EXCERPT PROVIDED:
Pitcairn was among participants in a Department of Commerce competition to build an aerial Model-T, an aircraft that would be affordable for individual purchasers. His autogiro, the AC-35, one of which is also held in the museum’s collections and on view at the Udvar-Hazy Center in Chantilly, Virginia, allowed the pilot to land and then fold the rotors and drive it home as if it were a car. Unfortunately, again its purchase price was too high at $12,500—nearly eight times the 1936 average family income. The prototype worked well, but no others were built.
The U.S. government showed some interest in autogiros as a means of delivering mail or crop dusting, but the idea remained handicapped by the issue of reliability. Among the relatively few commercial buyers of Pitcairn’s craft were marketers seeking to use it as a sales tool. “Companies would put a siren on it and tow a banner behind it,” and the opportunity to see this unconventional vehicle could “empty a school or factory,” says Connor. “Everybody would come rushing out to see what it was that was coming overhead.” While it may have failed as a commercial aircraft, it was “very effective at getting attention. It was that exoticism that was really kind of selling the idea of the autogiro. … From a social standpoint, that was kind of how the autogiro was constructed.”
Ironically, de la Cierva, who pushed for production of autogiros for safety reasons, died in a plane crash in 1936. Until his death, the autogiro pioneer remained outspokenly opposed to development of helicopters, which he believed would be too dangerous.
Connor says helicopters are much more complicated aircraft that require far more maintenance, but autogiros were not effective enough to fill the appetite for vertical vehicles in air transportation: Helicopters ultimately sated that hunger.
In 1938, Congress approved legislation intended to rescue the autogiro industry. However, in the end, the military used that money to build helicopters, Connor says. When Igor Sikorsky created the first mass-produced helicopter in 1942, it quickly made the autogiro seem more like a relic than a vehicle of the future. From a practical perspective, the helicopter, which could hover anywhere, filled a need, while the autogiro, which could only hover when confronted with a strong headwind, became an oddity without a clear purpose.

TASK DESCRIPTION: In the autogiro passage, what purchase price made Pitcairn's AC-35 too expensive?

RECORD EXCERPTS:
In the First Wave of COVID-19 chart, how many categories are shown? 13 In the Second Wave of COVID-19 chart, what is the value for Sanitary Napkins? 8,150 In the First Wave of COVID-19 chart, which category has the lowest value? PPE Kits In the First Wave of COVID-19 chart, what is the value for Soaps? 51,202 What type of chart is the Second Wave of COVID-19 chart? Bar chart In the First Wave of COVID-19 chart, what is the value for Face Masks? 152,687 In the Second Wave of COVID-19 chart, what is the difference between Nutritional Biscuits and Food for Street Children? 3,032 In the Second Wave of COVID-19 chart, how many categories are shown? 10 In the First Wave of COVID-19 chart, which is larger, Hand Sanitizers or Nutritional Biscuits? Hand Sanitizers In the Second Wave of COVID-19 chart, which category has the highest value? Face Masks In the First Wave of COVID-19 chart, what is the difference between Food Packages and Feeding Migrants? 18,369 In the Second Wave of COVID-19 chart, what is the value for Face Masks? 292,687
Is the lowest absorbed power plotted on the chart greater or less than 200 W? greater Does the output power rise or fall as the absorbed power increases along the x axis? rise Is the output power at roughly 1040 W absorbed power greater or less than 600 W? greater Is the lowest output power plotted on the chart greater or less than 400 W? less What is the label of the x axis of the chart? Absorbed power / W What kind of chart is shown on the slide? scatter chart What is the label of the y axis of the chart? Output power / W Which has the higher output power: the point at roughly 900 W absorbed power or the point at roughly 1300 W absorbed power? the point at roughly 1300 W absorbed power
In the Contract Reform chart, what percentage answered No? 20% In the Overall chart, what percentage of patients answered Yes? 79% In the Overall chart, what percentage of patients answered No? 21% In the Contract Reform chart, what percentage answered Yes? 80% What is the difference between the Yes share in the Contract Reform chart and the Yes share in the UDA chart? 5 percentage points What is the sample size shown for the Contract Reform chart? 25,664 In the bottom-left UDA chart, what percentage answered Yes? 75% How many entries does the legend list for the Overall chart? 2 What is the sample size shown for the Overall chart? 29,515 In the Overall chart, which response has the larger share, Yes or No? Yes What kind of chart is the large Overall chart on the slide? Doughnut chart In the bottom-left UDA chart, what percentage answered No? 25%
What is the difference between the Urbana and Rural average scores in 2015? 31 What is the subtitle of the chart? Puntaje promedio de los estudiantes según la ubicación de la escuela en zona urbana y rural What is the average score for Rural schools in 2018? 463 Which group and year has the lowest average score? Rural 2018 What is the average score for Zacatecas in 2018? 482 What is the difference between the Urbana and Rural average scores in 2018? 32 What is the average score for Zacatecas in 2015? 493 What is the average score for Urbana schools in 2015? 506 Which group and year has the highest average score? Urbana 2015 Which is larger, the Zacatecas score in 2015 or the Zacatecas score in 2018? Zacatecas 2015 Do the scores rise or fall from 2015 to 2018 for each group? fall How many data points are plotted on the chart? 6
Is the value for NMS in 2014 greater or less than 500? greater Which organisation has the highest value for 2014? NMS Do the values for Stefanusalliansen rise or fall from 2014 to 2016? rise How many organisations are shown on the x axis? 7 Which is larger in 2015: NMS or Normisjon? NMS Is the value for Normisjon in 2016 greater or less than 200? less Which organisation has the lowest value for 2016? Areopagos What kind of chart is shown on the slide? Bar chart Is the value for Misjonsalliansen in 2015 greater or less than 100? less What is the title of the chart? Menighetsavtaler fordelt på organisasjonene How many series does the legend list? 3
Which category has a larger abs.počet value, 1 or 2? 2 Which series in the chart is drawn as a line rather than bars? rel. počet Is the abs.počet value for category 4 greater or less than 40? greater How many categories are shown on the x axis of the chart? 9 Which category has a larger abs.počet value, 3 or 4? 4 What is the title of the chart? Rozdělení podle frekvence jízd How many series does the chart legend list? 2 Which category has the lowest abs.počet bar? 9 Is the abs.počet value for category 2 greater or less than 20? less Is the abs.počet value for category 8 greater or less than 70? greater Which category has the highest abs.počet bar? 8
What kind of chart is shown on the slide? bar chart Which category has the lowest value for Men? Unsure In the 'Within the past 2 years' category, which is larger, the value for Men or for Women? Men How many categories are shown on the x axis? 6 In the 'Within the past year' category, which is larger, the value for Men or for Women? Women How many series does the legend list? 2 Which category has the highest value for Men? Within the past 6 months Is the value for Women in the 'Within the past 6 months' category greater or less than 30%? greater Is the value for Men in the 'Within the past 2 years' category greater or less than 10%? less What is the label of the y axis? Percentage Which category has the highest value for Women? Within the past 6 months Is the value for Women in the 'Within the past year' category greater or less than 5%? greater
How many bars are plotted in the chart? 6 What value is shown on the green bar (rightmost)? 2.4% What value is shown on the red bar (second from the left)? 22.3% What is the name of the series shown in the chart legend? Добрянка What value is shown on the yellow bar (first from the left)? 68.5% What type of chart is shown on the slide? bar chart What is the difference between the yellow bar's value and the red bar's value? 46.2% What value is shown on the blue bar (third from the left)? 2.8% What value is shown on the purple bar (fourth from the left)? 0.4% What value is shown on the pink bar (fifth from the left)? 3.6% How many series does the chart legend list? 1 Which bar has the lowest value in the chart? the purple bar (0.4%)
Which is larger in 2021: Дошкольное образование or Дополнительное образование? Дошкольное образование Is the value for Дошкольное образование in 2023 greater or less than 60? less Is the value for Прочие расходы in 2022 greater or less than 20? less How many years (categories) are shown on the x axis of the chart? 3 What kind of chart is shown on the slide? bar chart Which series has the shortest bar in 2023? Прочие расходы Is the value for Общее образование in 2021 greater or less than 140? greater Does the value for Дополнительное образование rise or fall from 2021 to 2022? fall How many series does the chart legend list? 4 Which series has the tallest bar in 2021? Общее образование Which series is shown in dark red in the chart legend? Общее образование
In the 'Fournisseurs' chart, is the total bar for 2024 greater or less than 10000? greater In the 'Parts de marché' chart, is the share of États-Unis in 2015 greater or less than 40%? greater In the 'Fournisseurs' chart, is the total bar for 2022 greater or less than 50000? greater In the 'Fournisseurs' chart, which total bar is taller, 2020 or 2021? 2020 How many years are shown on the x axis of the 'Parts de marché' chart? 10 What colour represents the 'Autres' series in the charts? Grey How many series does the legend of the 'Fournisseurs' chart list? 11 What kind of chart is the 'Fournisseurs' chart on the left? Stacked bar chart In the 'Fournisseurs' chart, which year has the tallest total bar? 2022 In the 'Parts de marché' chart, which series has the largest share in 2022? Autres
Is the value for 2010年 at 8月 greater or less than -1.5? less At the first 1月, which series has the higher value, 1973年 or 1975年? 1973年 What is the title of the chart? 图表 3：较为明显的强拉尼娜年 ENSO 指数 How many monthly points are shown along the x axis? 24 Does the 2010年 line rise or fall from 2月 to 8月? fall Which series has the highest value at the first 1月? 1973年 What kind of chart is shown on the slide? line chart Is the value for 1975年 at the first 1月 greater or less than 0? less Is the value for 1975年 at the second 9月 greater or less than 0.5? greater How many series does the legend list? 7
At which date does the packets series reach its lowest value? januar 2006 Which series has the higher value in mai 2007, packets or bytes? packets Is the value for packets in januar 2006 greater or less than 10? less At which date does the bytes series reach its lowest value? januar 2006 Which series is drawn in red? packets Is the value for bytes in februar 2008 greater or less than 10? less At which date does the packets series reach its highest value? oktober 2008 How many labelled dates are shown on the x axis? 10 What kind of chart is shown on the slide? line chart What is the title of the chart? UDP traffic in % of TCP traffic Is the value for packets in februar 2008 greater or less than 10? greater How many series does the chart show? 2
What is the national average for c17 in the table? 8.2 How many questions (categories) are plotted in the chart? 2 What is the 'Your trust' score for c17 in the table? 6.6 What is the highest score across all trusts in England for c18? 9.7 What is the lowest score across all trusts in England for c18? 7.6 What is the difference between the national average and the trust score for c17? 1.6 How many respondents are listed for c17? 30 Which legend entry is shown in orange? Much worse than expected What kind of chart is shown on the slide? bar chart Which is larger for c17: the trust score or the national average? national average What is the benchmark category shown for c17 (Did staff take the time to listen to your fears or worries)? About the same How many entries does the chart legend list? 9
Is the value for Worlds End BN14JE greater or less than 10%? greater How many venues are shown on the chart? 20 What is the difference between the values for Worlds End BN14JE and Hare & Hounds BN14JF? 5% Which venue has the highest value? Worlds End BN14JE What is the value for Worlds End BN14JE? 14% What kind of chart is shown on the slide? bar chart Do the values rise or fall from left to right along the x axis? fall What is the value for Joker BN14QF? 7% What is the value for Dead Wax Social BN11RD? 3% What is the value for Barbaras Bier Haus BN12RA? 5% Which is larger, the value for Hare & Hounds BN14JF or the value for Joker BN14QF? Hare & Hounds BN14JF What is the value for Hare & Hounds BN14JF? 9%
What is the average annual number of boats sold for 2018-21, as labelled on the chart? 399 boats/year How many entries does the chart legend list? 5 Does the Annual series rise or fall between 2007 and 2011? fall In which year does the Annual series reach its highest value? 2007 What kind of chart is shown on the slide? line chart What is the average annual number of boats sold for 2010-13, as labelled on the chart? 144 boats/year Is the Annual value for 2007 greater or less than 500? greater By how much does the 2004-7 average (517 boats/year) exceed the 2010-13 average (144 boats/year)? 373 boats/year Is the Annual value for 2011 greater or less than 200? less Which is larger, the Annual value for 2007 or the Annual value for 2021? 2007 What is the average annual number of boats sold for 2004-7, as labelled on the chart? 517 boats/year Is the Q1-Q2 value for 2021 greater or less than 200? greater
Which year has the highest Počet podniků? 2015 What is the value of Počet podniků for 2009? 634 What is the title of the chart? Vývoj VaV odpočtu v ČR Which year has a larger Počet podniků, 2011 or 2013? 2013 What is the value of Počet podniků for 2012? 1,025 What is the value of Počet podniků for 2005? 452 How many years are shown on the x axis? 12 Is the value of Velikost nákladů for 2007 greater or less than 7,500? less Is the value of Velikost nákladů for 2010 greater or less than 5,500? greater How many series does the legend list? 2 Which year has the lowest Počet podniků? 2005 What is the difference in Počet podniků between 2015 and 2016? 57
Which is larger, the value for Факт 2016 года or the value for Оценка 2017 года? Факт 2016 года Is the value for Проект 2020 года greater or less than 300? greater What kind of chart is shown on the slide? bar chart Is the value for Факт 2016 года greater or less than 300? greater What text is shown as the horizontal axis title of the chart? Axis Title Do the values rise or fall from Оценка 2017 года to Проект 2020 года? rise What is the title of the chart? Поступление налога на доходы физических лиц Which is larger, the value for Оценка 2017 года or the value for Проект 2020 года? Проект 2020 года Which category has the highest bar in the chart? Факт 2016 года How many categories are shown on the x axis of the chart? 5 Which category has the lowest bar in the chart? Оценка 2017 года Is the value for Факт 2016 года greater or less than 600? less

EXERCISE OUTPUT: $12,500